### SET EXERCISE A
In the passage on the Automerge frontend-backend protocol, what are messages sent from the backend to the frontend called?
### SET EXERCISE B
Extend the passage on the Automerge frontend-backend protocol, beginning immediately after its final sentence.

### TEXT PASSAGE

◇ ◇ ◇ ◇ ◇

Frontend-backend protocol
-------------------------

Internally, most of Automerge is split into two major parts: a frontend and a
backend. The source code is organised into two directories with these names.
The idea behind this split is that the two parts can run on two separate
threads: the frontend runs as part of the user application on the render thread,
while the backend can run in a background thread, e.g. as a
[web worker](https://developer.mozilla.org/en-US/docs/Web/API/Web_Workers_API/Using_web_workers).
This allows the backend to perform computationally expensive tasks without
affecting the responsiveness of the user interface.

If you use the `Automerge.{init,load,change,...}` APIs, you don't see the
frontend/backend distinction, and both just run on the same thread (the frontend
communicates with the backend by just calling its functions directly). If you
want to run them on separate threads, you need to use the `Automerge.Frontend.*`
and `Automerge.Backend.*` APIs instead, and you will have to wire up the
inter-thread communication yourself.

The communication between frontend and backend is by asynchronous
message-passing, and the messages consist only of regular JavaScript objects and
arrays (no instances of any other classes), so they can be serialized to JSON if
necessary. This design also opens up the possibility of frontend and backend
being implemented in different languages. The only requirement is that messages
between frontend and backend must be received in the order they were sent —
reordering is not allowed.

Changes that are made by the local user are first made to the frontend, and then
sent to the backend; the backend processes the change, and then sends a
confirmation back to the frontend. When changes arrive over the network from
remote users, they are first processed by the backend, and then sent to the
frontend to update its state.

Messages from the frontend to the backend are called **change requests** (as
they always represent a change made by the local user, via
`Automerge.{change,undo,redo}`). Messages from the backend to the frontend are
called **patches** (because they describe a modification that needs to be made
to the frontend state).

**NB. This section describes the frontend/backend communication protocol used by
the currently released version of Automerge (on the `main` branch). An updated
protocol has been implemented on the `performance` branch).**

### Change requests

Change requests (sent from frontend to backend) are generated by
`Frontend.from()`, `Frontend.change()`, `Frontend.emptyChange()`,
`Frontend.undo()`, or `Frontend.redo()`. Change requests look very similar to
changes: they have properties `actor`, `seq`, `deps`, `message`, and `ops` as
documented above. The difference is that there is one additional property
`requestType`, whose value must be either `'change'`, `'undo'`, or `'redo'`.

◇ ◇ ◇ ◇ ◇

### DATASET RECORDS
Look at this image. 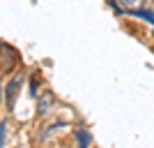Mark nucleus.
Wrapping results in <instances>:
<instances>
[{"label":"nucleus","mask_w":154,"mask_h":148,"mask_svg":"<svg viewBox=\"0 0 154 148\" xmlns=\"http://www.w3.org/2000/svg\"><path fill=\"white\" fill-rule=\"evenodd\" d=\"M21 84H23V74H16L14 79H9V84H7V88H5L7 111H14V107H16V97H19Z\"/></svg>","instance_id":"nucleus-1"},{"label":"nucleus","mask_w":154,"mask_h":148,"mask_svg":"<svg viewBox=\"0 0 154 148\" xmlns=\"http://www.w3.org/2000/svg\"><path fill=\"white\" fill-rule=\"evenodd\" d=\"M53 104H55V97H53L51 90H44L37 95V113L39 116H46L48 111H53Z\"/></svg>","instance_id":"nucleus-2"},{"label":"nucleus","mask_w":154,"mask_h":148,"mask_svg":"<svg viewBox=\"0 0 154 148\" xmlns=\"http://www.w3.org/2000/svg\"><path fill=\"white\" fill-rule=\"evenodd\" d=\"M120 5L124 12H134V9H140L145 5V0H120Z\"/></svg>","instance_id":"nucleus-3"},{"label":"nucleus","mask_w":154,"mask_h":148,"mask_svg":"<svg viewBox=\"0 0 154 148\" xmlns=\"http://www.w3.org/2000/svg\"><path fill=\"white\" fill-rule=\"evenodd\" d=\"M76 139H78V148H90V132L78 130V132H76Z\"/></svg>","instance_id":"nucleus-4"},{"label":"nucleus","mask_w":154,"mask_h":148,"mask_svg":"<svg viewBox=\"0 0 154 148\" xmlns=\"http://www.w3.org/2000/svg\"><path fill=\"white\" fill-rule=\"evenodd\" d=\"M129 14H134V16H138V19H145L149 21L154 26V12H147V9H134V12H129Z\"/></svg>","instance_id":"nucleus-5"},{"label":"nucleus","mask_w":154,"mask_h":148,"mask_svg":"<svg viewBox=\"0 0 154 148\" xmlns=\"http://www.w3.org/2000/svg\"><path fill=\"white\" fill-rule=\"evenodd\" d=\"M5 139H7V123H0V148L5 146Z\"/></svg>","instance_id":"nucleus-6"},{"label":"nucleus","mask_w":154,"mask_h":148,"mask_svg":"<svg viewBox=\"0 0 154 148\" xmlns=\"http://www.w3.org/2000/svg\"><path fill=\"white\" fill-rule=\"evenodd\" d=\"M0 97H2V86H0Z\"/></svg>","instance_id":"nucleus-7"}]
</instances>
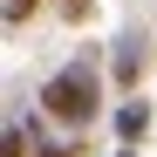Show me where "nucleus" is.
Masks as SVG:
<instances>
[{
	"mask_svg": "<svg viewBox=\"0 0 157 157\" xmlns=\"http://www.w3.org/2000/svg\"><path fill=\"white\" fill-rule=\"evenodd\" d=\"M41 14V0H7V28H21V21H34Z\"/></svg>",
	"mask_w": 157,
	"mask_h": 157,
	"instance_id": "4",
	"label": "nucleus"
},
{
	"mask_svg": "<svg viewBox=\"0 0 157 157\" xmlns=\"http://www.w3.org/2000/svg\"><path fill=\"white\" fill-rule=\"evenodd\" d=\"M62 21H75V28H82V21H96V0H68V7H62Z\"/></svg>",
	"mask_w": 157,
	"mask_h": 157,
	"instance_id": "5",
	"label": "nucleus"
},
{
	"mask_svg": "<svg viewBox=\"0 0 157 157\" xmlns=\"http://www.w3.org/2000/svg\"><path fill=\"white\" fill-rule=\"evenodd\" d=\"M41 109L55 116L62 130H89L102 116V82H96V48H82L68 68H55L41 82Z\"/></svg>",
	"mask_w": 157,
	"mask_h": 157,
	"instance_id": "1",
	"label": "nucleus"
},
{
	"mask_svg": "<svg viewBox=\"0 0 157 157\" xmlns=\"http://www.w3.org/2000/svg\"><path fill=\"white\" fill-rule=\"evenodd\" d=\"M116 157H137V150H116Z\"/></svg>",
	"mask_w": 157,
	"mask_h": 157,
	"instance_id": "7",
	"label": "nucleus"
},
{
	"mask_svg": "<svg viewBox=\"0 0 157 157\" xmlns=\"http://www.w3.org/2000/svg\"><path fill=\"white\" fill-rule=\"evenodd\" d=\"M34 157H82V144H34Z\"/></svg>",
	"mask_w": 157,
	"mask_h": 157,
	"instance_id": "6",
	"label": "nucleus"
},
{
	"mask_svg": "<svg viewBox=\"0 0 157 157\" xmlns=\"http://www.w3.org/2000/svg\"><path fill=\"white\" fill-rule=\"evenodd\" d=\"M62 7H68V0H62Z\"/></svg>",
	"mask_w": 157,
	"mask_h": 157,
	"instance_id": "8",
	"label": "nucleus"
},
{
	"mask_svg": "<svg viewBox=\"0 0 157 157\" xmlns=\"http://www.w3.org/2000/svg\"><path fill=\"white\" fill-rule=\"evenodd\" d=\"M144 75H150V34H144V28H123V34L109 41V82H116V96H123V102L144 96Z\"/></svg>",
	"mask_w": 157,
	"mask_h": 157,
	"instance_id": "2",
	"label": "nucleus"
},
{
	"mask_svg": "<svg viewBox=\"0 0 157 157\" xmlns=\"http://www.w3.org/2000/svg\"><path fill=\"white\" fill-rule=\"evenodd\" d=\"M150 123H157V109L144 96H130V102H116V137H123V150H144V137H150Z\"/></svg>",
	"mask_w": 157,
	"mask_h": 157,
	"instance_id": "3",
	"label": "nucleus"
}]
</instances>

◇ ◇ ◇ ◇ ◇

### FINAL RESULT A
They are called patches.

### FINAL RESULT B
In the case of `'change'`, the other properties describe the change by the local
user that should be applied to the backend state. In the case of a `requestType`
of `'undo'` or `'redo'`, the change request does not contain any `ops` property
(but the other properties `actor`, `seq`, `deps`, and `message` are still
present). In this case, the list of ops is filled in by the backend (since the
backend maintains the undo/redo history).

A change request from the frontend is applied to the backend using
`Backend.applyLocalChange()`, and the backend responds with a patch describing
the change.

### Patch format

Three backend functions generate patches: `Backend.applyLocalChange()` takes
a change request from the frontend, applies it, and returns a patch confirming
the change; `Backend.applyChanges()` applies a set of existing changes (which
may be loaded from disk or received over the network) and returns a patch
describing the modifications made by those changes; and `Backend.getPatch()`
returns a patch that creates a new document from scratch, reflecting the current
backend state.

On the frontend, `Frontend.applyPatch()` applies a patch to an Automerge
document, returning an updated document.

A patch is a JSON object with the following properties:

* `actor` and `seq`: If the patch is a response to a change request, these
  properties are set to match the `actor` and `seq` in the change request.
  Not set on patches generated by `applyChanges()` or `getPatch()`.
* `canUndo` and `canRedo`: Booleans that indicate whether, after applying this
  patch, `undo()` and `redo()` should be enabled, respectively. Undo is enabled
  if there is at least one local change that has not been undone, and redo is
  enabled if there has been at least one undo since the last change.
* `clock` and `deps`: Objects in which the keys are actor IDs, and the values
  are the highest sequence number that the backend has processed from that
  actor. The difference between `clock` and `deps` is that `clock` contains all
  actor IDs ever seen by the backend, while `deps` contains only direct
  dependencies that cannot be reached transitively via one of the other
  dependencies. The frontend should include `deps` in the next change request
  it sends to the backend.
* `diffs`: An array of diffs, where each diff describes a modification to the
  document. A diff is similar in purpose to an operation, but they differ in
  the details, as shown below. (Terminology: a diff is contained in a patch,
  while an operation is contained in a change.) Diffs must be applied to the
  document in the order in which they appear in this array.

A diff is a JSON object with the following properties:

* `obj`: The UUID of the object being updated.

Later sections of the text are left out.